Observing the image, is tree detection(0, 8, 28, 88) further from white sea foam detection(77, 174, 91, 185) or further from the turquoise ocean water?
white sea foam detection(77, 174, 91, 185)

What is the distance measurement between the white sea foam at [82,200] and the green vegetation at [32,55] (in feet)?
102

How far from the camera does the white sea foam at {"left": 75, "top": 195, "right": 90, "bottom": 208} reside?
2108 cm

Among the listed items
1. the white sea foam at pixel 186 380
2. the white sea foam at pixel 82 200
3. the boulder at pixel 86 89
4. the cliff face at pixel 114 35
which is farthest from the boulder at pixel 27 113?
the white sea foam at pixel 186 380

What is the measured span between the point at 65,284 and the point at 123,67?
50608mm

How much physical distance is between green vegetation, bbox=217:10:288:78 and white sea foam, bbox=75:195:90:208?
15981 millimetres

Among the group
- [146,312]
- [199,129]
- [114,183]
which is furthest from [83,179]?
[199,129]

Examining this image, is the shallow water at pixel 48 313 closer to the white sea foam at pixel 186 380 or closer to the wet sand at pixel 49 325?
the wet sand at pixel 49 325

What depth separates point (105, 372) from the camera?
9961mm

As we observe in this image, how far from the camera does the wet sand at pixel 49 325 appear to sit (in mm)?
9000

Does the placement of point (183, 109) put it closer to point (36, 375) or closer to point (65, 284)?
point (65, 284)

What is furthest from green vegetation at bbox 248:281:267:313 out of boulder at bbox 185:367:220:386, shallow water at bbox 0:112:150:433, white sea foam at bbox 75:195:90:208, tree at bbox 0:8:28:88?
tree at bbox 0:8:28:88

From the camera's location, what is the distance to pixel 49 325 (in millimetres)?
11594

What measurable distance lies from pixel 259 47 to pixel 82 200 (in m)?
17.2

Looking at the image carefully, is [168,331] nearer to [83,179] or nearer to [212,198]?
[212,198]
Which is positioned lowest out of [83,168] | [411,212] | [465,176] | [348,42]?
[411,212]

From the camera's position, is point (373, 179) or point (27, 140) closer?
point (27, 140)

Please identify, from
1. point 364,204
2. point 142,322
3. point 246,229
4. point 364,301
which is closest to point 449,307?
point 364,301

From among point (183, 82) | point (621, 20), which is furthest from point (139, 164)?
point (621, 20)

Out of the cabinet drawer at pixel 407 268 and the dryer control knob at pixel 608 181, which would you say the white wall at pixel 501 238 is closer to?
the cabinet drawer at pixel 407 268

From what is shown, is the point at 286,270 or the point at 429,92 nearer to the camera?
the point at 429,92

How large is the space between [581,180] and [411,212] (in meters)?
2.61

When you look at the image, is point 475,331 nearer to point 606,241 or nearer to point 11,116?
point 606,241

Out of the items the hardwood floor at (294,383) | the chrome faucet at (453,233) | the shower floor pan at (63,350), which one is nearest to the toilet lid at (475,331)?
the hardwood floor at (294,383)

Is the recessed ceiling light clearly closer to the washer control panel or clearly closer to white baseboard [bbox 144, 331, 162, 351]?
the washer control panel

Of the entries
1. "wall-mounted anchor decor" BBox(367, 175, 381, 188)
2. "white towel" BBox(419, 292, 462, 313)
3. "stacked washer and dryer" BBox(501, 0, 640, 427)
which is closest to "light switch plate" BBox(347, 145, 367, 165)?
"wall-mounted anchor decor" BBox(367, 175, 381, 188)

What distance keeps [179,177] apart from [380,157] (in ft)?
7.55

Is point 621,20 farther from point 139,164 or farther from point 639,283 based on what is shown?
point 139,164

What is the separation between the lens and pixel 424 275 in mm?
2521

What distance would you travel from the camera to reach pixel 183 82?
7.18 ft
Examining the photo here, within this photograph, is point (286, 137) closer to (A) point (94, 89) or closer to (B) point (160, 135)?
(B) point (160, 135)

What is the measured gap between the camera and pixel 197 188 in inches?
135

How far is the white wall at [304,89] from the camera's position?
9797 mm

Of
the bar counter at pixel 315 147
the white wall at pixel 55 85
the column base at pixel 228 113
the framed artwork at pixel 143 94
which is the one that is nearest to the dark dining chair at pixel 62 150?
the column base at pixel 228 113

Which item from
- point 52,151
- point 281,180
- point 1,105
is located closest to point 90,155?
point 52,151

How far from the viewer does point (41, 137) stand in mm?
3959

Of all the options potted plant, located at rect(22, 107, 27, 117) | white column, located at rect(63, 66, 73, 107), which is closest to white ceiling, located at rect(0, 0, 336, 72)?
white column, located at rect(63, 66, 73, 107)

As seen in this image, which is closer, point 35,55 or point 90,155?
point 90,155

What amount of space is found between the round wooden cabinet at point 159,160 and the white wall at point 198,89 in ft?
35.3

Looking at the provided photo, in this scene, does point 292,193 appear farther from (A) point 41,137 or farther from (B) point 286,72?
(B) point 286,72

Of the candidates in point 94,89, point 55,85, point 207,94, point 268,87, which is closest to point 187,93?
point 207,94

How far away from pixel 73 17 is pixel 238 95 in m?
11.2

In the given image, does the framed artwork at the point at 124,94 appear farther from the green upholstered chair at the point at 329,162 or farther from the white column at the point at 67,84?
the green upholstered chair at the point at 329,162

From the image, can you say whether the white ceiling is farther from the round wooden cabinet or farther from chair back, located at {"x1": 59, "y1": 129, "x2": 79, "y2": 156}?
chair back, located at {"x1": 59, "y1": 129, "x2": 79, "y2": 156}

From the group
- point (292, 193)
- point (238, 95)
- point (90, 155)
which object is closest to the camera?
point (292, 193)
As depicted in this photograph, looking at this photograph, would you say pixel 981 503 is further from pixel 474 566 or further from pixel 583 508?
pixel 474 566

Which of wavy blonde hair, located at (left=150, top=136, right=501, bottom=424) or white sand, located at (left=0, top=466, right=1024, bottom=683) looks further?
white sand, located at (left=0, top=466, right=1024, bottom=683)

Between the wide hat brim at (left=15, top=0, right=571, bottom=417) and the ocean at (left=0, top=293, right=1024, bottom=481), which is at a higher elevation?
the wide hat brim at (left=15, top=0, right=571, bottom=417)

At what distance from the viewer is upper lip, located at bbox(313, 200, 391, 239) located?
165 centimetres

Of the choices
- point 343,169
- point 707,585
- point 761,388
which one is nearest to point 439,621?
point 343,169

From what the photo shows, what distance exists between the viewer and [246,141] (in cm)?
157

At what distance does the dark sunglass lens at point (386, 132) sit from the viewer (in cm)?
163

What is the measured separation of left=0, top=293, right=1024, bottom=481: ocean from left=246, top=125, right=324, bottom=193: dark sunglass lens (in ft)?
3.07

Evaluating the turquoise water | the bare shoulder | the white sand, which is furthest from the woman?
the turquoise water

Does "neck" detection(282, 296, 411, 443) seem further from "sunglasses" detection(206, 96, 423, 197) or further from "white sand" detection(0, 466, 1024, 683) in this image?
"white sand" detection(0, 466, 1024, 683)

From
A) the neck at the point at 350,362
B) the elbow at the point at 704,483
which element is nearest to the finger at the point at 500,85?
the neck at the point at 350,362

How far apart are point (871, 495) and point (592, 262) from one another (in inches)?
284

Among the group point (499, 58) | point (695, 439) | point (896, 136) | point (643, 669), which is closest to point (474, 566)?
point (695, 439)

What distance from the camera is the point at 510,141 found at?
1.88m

····················

## [Problem statement]
Put the part of the listing that opens with the line containing "in this image?" and runs through the end of the listing into a JSON list of strings, one string per line, omitting blank lines.

## [Answer to the exercise]
[
  "Does \"neck\" detection(282, 296, 411, 443) seem further from \"sunglasses\" detection(206, 96, 423, 197) or further from \"white sand\" detection(0, 466, 1024, 683) in this image?",
  "\"white sand\" detection(0, 466, 1024, 683)",
  "From",
  "A) the neck at the point at 350,362",
  "B) the elbow at the point at 704,483",
  "which element is nearest to the finger at the point at 500,85?",
  "the neck at the point at 350,362",
  "How far apart are point (871, 495) and point (592, 262) from one another (in inches)?",
  "284",
  "Among the group point (499, 58) | point (695, 439) | point (896, 136) | point (643, 669), which is closest to point (474, 566)?",
  "point (695, 439)",
  "What distance from the camera is the point at 510,141 found at?",
  "1.88m"
]